Monday, Jul. 30, 1990
Real-Life Days of Thunder
By David E. Thigpen
Like many Americans, Rusty Wallace likes to take the car for a spin on a Sunday afternoon. But Wallace is hardly your typical Sunday driver out on a jaunt in the countryside. Helmeted, buckled up and clad in a fireproof jumpsuit, he averages about 150 m.p.h. in his 670-horsepower gold-on-black Pontiac and is usually hotly pursued by a roaring pack of heavily decaled Chevys, Fords and Chryslers. A Wallace outing, in short, is like a scene from the current Tom Cruise movie about stock-car racing, Days of Thunder. And no wonder: Wallace is the world-champion stock-car driver, and his weekend driving last year earned him six victories and a record $2.2 million.
Days of Thunder has focused new attention on an old sport that is undergoing rapid transformation. Once a passion solely for the male tank-top, tattoo and feed-cap set in the rural South, stock-car racing is now going nationwide and upscale. This year more than 3 million fans in 16 states from Florida to Michigan to California will attend 29 races staged by the National Association of Stock-Car Auto Racing. That is more spectators per event than is averaged by pro football and major league baseball combined. Nearly 40% of audience members are women, up from 25% eight years ago. Televised coverage of this year's Daytona 500, the biggest race of the nine-month circuit, drew a higher rating than the National Basketball Association play-offs.
All of which is a long way from stock-car racing's roots in moonshining. During the 1930s and '40s, drivers running corn whisky from backwoods stills to thirsty customers needed their cars to be a little lighter and quicker than the sheriff's in order to remain in business.
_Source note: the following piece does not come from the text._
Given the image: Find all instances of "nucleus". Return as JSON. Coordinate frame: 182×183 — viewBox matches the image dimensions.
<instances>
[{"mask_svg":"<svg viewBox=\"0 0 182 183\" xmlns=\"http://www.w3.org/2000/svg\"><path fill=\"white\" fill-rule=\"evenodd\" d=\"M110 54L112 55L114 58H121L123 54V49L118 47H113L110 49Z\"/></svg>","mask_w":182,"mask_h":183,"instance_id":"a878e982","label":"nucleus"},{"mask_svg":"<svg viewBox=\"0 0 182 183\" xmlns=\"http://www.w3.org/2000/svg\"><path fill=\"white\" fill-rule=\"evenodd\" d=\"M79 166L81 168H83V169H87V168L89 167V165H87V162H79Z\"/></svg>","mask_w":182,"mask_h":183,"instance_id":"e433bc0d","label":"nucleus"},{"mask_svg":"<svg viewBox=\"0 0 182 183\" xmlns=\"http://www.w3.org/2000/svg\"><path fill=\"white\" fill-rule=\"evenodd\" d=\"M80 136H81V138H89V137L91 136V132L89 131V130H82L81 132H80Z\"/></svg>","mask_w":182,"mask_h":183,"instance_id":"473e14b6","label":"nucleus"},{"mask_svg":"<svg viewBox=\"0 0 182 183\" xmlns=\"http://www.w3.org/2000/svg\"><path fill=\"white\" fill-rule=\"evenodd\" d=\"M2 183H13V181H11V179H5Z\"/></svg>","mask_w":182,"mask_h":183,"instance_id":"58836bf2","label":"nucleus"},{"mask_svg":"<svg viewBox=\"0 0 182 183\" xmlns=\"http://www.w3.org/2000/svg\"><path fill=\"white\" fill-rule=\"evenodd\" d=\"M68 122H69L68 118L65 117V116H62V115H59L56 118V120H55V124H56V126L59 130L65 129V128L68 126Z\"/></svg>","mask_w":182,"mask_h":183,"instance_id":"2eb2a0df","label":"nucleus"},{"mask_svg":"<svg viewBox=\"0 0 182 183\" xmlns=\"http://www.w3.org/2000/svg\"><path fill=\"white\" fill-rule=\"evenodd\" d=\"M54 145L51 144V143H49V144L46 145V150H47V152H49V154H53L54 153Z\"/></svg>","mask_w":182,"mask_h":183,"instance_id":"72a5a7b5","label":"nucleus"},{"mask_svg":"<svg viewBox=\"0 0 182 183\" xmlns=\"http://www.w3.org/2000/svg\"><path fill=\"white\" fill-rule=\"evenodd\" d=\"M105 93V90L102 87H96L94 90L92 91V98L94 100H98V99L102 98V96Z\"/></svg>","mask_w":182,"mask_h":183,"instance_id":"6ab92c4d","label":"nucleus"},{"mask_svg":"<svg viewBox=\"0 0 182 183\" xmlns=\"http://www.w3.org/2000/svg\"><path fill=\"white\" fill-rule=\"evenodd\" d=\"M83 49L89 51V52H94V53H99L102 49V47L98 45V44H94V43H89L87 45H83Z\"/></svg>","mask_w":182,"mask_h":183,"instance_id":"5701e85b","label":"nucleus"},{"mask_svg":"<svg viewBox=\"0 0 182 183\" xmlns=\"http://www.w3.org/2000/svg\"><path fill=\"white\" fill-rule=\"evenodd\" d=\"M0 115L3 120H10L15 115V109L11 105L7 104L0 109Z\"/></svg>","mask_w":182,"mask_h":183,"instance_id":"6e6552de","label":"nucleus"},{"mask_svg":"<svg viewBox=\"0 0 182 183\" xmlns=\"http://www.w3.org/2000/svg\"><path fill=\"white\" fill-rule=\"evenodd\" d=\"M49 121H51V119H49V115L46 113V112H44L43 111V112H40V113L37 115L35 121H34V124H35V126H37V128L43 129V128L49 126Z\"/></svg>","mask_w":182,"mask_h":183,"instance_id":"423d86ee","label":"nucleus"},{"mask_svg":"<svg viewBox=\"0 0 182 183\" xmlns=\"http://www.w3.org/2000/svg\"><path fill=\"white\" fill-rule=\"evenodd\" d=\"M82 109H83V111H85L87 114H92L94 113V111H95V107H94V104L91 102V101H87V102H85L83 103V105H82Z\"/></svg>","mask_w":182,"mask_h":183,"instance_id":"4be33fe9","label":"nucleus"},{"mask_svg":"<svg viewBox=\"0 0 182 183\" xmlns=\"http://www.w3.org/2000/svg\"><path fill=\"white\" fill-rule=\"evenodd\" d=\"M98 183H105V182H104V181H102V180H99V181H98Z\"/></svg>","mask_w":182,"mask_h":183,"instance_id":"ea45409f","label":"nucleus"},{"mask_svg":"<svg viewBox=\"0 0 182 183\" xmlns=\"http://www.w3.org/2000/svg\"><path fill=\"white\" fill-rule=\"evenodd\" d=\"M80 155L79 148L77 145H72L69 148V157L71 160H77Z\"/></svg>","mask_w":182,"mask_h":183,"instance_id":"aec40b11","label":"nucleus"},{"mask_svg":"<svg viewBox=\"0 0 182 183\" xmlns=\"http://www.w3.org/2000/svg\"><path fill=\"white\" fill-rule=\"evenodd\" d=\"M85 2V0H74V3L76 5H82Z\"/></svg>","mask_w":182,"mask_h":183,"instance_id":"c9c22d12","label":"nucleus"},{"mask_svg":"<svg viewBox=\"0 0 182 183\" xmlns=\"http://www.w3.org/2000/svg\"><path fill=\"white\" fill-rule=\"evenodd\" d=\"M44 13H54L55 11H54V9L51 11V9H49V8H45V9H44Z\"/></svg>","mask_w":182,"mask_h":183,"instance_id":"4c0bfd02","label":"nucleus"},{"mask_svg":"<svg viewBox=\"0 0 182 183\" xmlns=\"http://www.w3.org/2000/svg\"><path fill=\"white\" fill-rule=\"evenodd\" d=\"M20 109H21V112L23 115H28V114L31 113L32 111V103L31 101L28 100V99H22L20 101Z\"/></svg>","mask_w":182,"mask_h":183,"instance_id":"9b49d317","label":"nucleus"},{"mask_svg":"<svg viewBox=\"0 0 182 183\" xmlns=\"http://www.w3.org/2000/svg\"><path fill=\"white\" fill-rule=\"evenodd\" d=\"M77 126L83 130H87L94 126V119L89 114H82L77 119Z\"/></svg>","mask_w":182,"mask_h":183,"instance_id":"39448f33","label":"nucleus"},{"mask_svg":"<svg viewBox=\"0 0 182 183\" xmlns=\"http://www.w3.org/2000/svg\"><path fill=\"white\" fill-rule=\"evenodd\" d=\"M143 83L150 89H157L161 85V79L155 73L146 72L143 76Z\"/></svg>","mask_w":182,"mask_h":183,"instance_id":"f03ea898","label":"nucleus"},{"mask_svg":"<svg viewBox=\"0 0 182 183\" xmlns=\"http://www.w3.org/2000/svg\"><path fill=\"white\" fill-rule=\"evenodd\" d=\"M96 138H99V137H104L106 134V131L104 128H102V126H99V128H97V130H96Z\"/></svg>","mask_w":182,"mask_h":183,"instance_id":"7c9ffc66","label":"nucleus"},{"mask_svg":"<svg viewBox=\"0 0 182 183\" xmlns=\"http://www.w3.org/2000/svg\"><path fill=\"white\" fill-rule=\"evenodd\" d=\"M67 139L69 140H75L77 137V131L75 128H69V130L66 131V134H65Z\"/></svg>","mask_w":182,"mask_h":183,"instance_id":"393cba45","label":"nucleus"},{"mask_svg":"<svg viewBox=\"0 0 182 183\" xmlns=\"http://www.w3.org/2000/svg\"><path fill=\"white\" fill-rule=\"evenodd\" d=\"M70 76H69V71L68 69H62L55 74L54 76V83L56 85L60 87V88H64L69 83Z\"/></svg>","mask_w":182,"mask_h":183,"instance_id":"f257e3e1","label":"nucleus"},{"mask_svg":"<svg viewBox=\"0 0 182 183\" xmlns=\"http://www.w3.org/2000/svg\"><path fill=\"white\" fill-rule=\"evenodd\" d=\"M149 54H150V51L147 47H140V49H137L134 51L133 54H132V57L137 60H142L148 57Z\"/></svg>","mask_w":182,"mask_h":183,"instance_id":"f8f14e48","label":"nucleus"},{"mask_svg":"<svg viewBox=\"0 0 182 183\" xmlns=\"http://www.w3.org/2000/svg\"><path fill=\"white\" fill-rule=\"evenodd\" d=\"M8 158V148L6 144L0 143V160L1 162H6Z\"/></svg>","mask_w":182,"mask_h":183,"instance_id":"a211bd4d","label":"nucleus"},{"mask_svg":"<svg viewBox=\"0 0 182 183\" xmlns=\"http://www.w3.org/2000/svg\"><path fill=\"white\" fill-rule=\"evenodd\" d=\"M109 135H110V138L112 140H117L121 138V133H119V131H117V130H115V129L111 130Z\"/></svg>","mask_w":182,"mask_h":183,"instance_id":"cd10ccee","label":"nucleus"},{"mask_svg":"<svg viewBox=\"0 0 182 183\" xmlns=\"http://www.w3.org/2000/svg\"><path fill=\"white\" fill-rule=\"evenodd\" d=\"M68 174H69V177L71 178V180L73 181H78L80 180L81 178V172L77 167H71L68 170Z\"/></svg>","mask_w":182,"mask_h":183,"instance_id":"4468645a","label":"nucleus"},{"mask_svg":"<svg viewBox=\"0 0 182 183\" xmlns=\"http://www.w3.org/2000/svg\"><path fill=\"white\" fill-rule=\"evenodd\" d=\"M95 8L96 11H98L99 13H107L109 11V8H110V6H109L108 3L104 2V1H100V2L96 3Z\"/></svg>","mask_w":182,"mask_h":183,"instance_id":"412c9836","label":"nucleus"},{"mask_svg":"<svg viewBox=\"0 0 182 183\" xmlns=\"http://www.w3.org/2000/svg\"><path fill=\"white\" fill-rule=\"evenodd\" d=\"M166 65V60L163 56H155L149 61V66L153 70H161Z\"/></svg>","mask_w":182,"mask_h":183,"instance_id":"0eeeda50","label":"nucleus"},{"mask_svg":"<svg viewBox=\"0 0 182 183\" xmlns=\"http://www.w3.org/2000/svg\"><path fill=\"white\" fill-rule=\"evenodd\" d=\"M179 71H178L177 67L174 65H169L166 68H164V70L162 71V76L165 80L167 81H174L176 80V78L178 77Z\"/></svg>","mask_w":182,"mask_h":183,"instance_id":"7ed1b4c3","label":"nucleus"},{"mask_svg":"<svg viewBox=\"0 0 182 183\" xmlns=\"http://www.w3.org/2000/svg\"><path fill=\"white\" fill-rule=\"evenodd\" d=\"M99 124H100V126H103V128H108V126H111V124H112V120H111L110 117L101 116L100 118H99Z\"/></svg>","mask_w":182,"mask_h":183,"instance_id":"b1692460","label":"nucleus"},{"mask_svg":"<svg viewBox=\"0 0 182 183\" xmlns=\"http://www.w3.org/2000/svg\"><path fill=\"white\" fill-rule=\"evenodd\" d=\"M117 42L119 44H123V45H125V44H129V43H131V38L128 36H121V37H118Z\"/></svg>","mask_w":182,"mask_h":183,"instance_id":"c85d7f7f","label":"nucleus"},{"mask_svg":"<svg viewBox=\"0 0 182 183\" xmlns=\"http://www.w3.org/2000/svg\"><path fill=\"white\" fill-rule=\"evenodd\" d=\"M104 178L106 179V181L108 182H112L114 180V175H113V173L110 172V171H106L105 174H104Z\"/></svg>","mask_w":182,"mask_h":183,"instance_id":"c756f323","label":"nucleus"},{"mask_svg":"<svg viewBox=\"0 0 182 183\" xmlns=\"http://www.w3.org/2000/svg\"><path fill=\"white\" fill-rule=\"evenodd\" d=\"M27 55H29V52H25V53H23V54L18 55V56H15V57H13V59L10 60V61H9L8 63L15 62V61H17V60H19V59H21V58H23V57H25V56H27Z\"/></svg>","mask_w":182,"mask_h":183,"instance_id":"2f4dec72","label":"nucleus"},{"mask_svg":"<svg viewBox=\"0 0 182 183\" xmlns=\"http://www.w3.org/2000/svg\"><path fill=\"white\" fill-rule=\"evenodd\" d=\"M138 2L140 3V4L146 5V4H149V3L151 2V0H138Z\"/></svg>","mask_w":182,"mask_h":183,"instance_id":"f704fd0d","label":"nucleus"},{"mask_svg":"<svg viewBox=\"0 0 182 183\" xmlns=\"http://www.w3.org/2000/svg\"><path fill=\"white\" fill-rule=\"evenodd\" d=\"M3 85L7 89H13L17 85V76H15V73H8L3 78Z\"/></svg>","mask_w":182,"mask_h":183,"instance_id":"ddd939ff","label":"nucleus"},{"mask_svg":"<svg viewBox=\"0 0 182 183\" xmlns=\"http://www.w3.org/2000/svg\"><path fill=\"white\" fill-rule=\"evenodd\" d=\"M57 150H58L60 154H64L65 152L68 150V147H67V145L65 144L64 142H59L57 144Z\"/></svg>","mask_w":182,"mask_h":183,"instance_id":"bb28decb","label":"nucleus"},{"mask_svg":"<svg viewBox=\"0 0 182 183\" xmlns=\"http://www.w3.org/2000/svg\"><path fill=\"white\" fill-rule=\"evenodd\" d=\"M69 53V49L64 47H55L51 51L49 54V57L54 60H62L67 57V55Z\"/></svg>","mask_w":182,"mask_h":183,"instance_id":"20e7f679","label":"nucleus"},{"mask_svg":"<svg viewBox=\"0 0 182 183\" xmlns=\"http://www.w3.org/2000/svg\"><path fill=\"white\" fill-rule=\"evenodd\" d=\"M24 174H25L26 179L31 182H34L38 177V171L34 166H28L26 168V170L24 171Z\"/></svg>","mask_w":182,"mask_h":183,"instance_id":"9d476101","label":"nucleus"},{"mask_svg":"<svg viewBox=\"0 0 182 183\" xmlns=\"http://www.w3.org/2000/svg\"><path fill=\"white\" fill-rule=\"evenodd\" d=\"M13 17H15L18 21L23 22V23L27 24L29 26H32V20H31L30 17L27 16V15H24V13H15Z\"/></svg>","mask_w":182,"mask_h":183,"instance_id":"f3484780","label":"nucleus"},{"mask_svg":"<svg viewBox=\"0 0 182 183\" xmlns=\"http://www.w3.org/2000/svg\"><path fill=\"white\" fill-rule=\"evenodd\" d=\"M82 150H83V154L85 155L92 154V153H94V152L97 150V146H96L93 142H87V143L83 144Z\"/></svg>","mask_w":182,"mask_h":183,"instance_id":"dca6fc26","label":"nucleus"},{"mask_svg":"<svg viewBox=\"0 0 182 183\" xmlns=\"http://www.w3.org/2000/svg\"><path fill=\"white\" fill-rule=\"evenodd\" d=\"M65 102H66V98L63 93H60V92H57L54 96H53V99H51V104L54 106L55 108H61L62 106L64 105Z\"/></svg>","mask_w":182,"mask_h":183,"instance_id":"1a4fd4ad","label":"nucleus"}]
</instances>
Bootleggers like the legendary Junior Johnson of Ronda, N.C., took to tearing out the radios, door handles, glass and backseats from "stock" cars (i.e., directly off showroom floors) and muscling up the engines in their own garages. Although Johnson had to take an enforced break from driving to serve a 10-month bootlegging sentence, his road skills won him 50 races on the NASCAR circuit. A cult developed around him and other cavalier drivers who flouted the law, pocketed good money, spit tobacco and always had great tales to tell.
But what was fascinating and colorful about stock-car racing also helped keep the sport provincial. "People used to think of stock-car driving as the kind of thing where you roll your cigarettes up in your sleeve and go out for a Saturday night bash-up," recalls Wallace, 33, whose fresh face suggests a fast-track Wall Street trainee rather than a fast-lane white knuckler. "The side of your car usually had something like JOE'S GARAGE on it."
Big advertisers were the first to notice the changing audience and begin pumping money into the sport. The $6 million aggregate winners' purse of a decade ago has ripened into a juicy $21 million. Racing teams now have 30 full-time employees and budgets of $2 million a year. Four drivers besides Wallace topped $1 million in earnings last year, a record. The profits have helped expand the circuit. A $30 million track has just opened in Loudon, N.H., and others are planned for Palm Springs, Calif., and Albuquerque. Improved engine technology and better drivers have pushed straightaway speeds over 210 m.p.h., making stock-car racing one of the most fast-moving and dangerous sports in the world. Daredevil driving aces like Wallace, Richard Petty and Dale Earnhardt think nothing of going bumper-to-bumper while hurtling down the speedway at upwards of three miles a minute.
Fans gladly pay anywhere from $3 to $63 for an afternoon of racing, which, as in the sport's earlier days, often entails lawn chairs, coolers and daylong family picnics on the track infield. "Going to a race is like going to a carnival," says Michael Daly, 24, a grocery bagger from Wakefield, Mass. "You can get passes to pit row before the start and meet the drivers and the crews. Try getting them to let you into the locker room at a football game." Karen Caywood, 34, a housewife in Mount Sterling, Ky., attends four to six races a year with her husband and daughter. "I don't come to see any bang-up crashes," she says. "I like the close racing and the battle of those guys trying to get around each other at 180 m.p.h. In baseball and football it's two teams against each other, but out here it's one driver against 40 others. And the cars look just like the ones people come to the track in." Well, yes. Sort of the way the spectators look just like Tom Cruise.